同じようなアイドルをしている子からパパを紹介してもらって、今は毎週ふたりのパパとごはん食べて、月に20万くらいいただいています。父親よりも年上の人ですが、アイドル活動も応援してくれて、ルックスも好みだからっていって、デートで10万くれる人がいます。”太パパ”ってこういうことか~って思いましたね(笑)。

でもアイドル活動も地味に続けているので、最近ではTwitterのフォロワー数が1万人を超えてきたので、バレたらやばいなって。ヒヤヒヤしてます」(Rさん・24歳女性/芸能関係)

8:コロナ禍でパパ活は変わった?

取材によると、新型コロナウイルスの影響は、パパ活にも及んでいるそう。

まずは、夜の街で仕事をしている女性たちの登録が増えたようです。休業要請で仕事がなくなってしまったナイトクラブやキャバレーなどで働く女性が多く、その給料減を補填するため、こぞってパパ活に乗り出したとか。また、普段はイベントコンパニオンや撮影モデルなどといった華やかな活動をしている女性も、パパ活を始めたと聞きます。

そして女性だけでなく、男性、つまりパパも増えているそう。彼らの多くは、もともとはキャバクラやガールズバーなどで遊んでいた男性たち。例えば、パパ活で女性に2万円のお手当を渡したとして、1回に5~6万円かかるキャバクラの同伴に比べれば、コスパも良いという考えからだそうです。

9:安全なの?パパ活で人気のアプリ

最後に、パパ活で人気のアプリをご紹介します。

paters

日本初のパパ活アプリで、登録会員数はナンバーワン。また知名度だけではなく、24時間のマッチング率が97パーセントという成功率の高さを誇っています。登録している男性の中には、年収1500万以上、総資産1億円以上、医者や経営者・芸能関連など非常にハイステータスな人が多いそう。
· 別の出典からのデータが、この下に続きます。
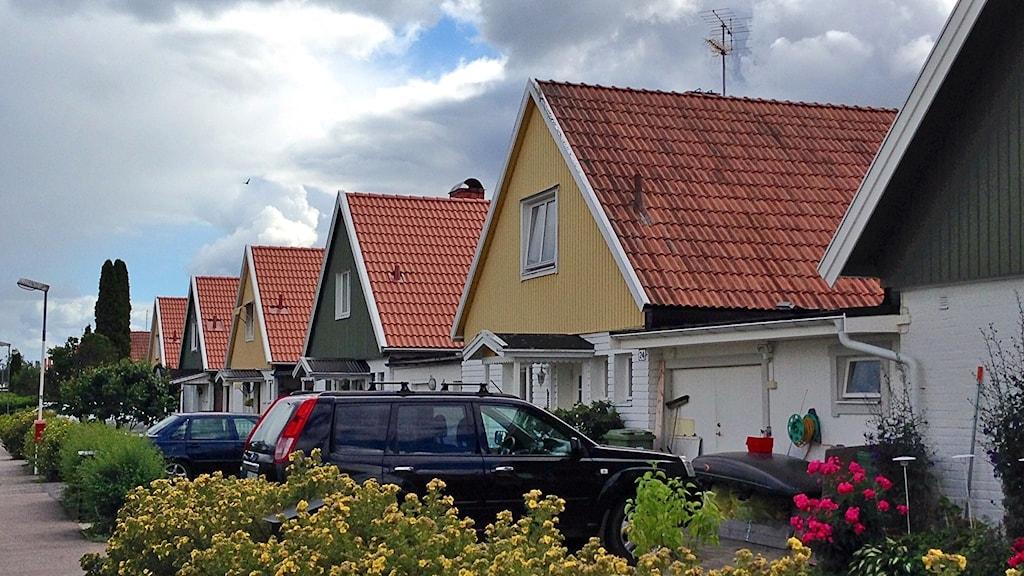 Radhusområde sommar. Foto: Ida Lindhagen.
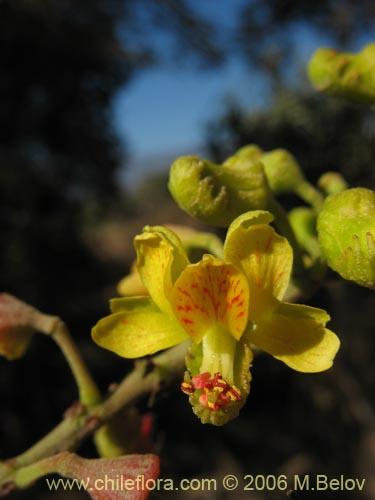 Tara - Caesalpinia gilliesii cultivo ...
安全面においては、プロフィール画像や自己紹介文などアプリ内のすべての投稿を、24時間365日体制で監視することでトラブルを未然に防いでいます。

10:まとめ

「時間をお金に換えたい女性」と「女性との時間を過ごしたい男性」。両者のニーズがマッチしているからこそ、成立し、さらに拡大の様相を見せているパパ活市場。コロナ禍によって、さらにこれから変わっていく可能性もあり、新しい男女の関係として、注目していきたいところ。

ただし、パパ活で得たお金というのは、正当な労働で稼いだとは言いにくいもの。そこに生活を依存させてしまうのはとても不安ですし、リスクが高いといえるでしょう。また、パパ活で得たお金は課税対象です。荒稼ぎしていたら脱税になった……という危険性があることを、忘れてはいけません。